Instead of completely denying the Troubles, any signifiers of the conflict are swept out into the periphery like so much debris. All the Troubles leaflets in the Visit Belfast centre direct tourists to West Belfast — the assigned theatre for the conflict, leaving the city centre as Troubles-free as possible. Meanwhile, East Belfast is ignored altogether. The fact that the UVF is still in active operation there makes East Belfast difficult to museumise. The Titanic Museum almost seems intentionally placed between the city centre and East Belfast as a spectacular distraction. Due to this strategy, I argue that Belfast, more than most cities, is segmented into squares of identity extremes.
The map in Figure 5 is found on the leaflets of the City Sightseeing Hop On Hop Off bus tour.
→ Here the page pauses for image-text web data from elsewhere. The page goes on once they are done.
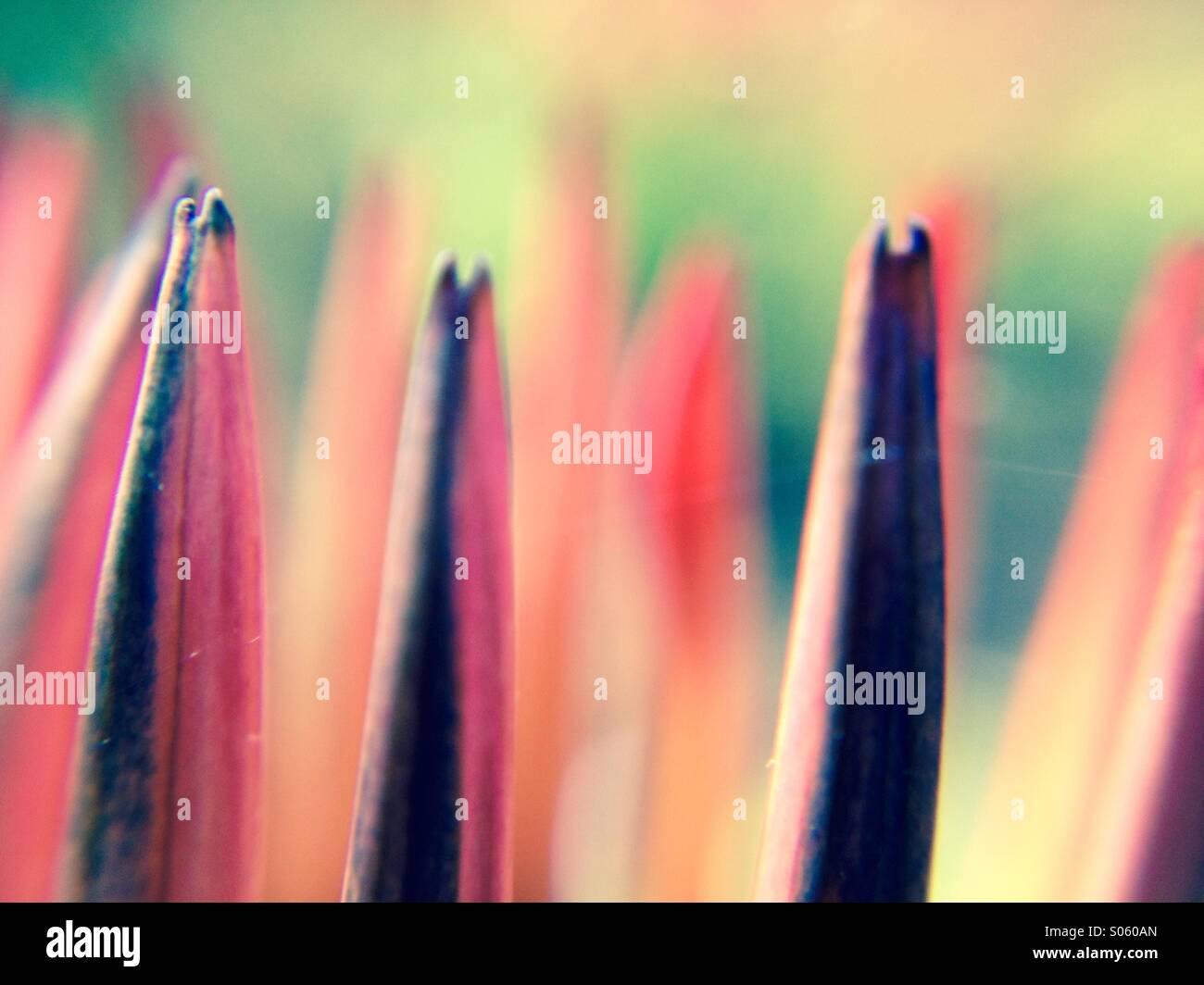 Close up view of gazania petals - Stock Image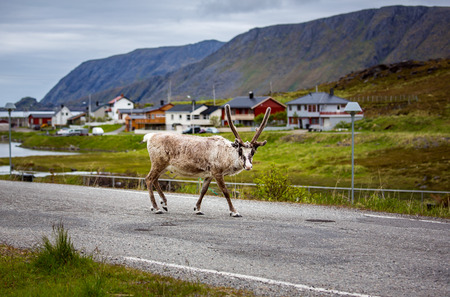 Reindeer in the North of Norway, Nordkapp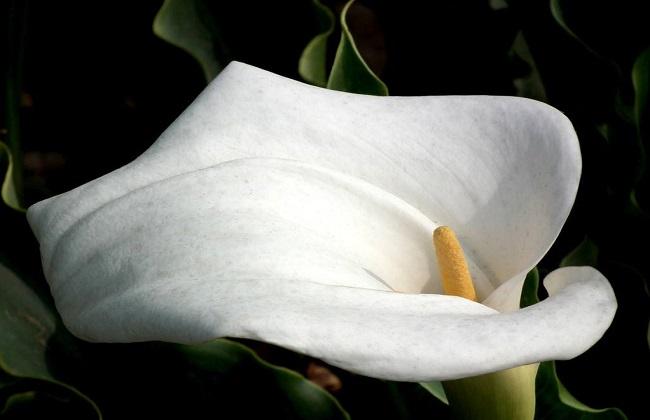 白鹤芋叶子发黑怎么办图片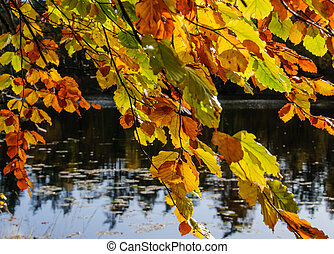 Tree with Autumn Leaves by Lake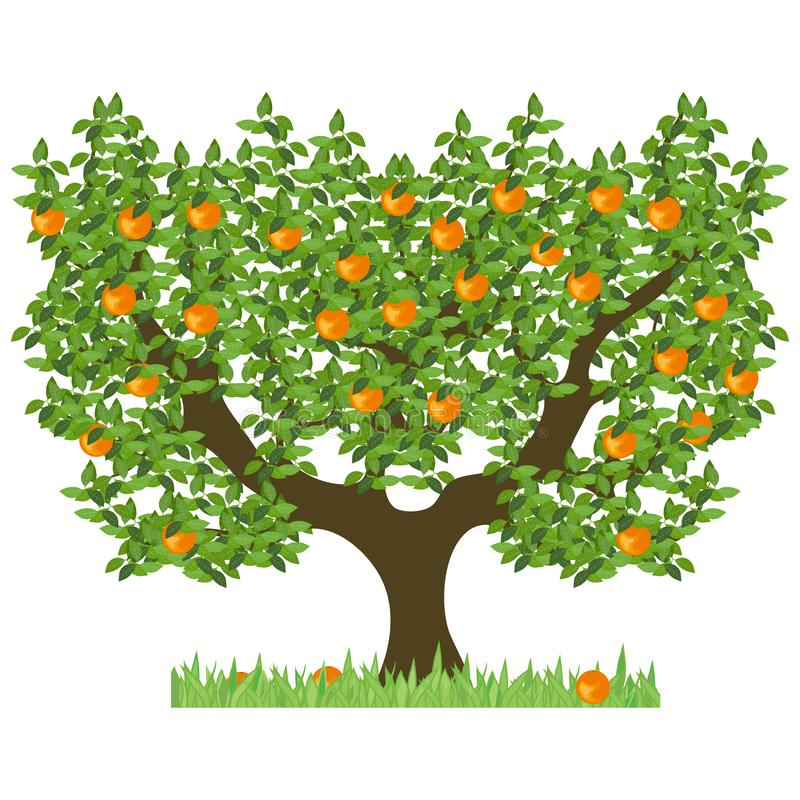 Orange tree with green leaves. Green tree with sweet ripe oranges. The isolated orange tree vector illustration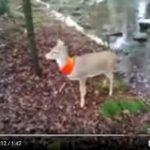Po Wisconsinu běhá srnka s oranžovou šálou kolem krku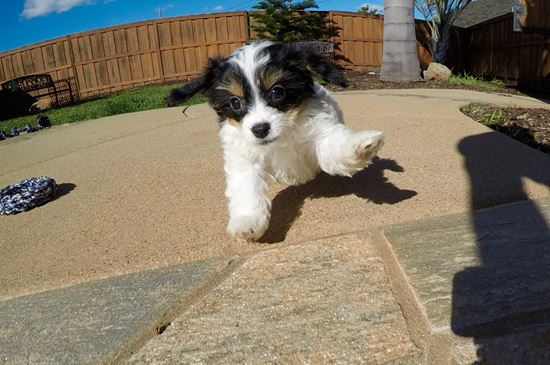 TINY male CavaChon puppy !! - 10 week old Cava Chon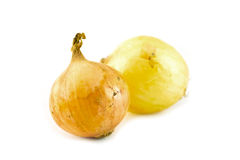 Onions on a white background Stock Photos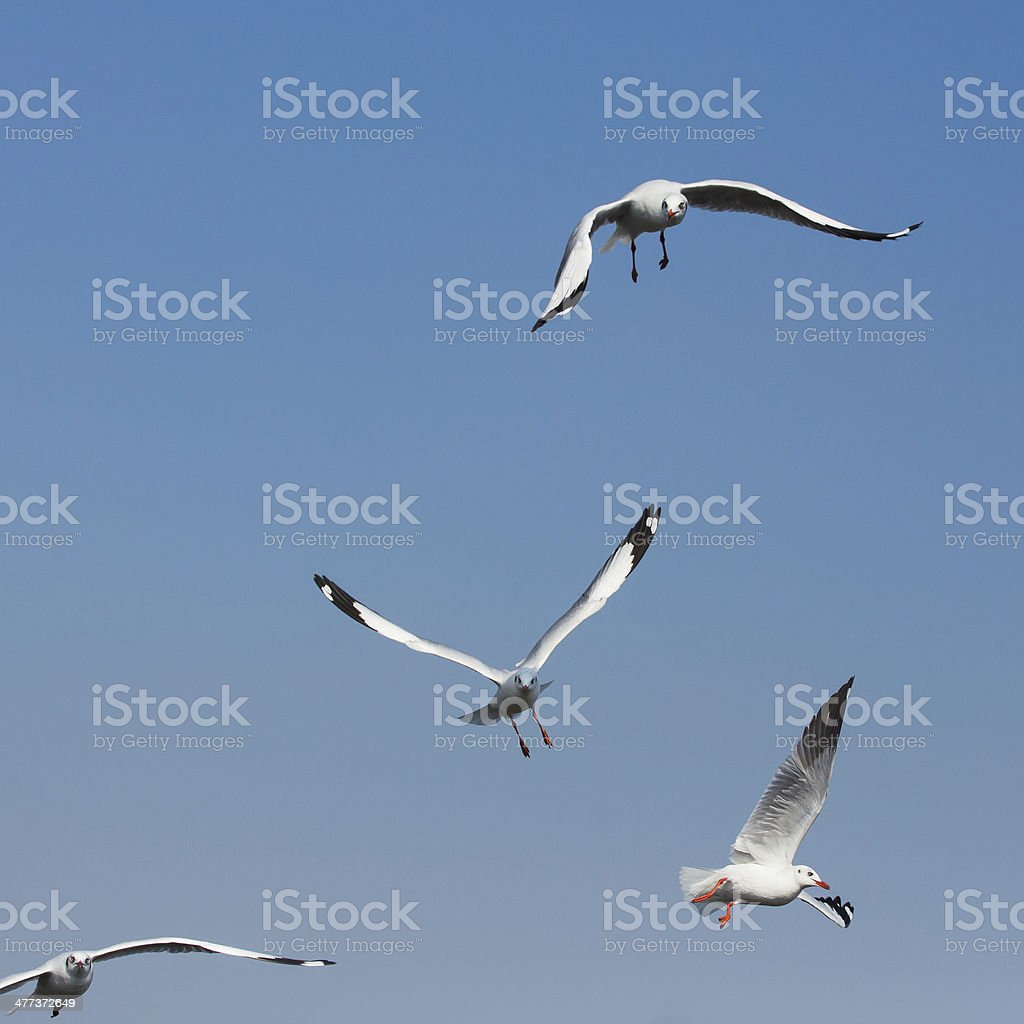 flying seagulls in action at Bangpoo Thailand royalty-free stock photo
The route of the tour is numbered and, through live tour narratives, divided into thematic segments. First, from 1 to 5, travel to the Titanic quarters for a taste of the global city and its romantic past. Next, from 6 to 7, move towards the city centre for its architecture and shopping. Then, from 8 to 15, to the Falls and Shankill Road for your share of gore and glory. Lastly, from 16 to 21, a home stretch on the Golden Mile for fun and culture. This definable grouping is uncommon in the tour narratives of other cities, which tend to focus on landmarks instead.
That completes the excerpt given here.